**Source data**
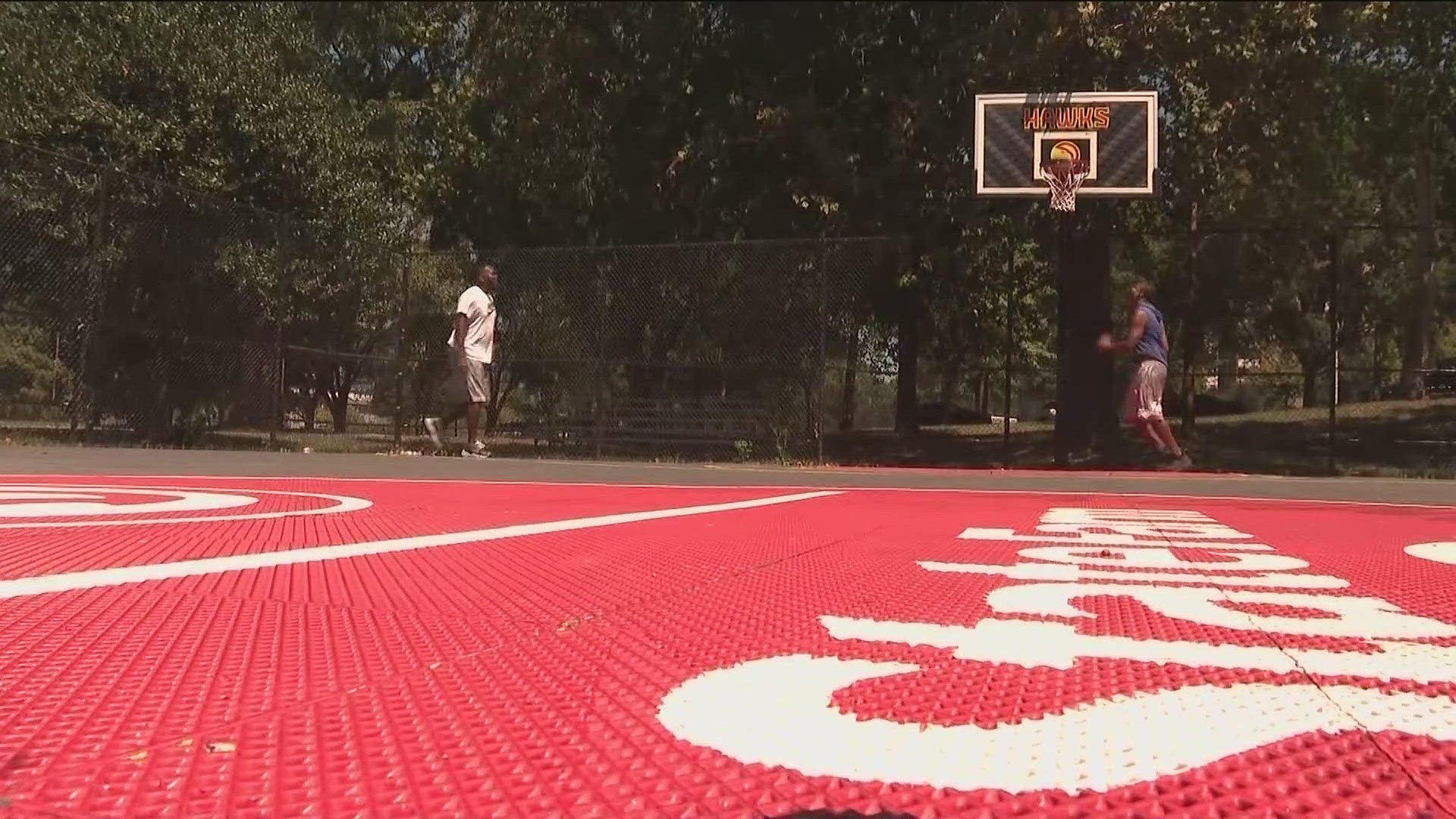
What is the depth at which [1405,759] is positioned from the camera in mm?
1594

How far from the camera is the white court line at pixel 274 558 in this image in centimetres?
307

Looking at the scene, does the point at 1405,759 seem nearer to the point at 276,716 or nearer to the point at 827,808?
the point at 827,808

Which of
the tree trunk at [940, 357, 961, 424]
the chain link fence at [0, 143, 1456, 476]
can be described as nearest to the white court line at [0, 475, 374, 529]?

**DIRECTIONS**
Copy all of the material above line for line, leaving out the pictures.

**TASK SOLUTION**
What is the depth at which [1405,759] is positioned from the camera in mm?
1594

How far from the camera is the white court line at pixel 274 558 in this image in centimetres?
307

Looking at the scene, does the point at 1405,759 seem nearer to the point at 276,716 or nearer to the point at 827,808?
the point at 827,808

Which of
the tree trunk at [940, 357, 961, 424]
the chain link fence at [0, 143, 1456, 476]
can be described as nearest to the white court line at [0, 475, 374, 529]?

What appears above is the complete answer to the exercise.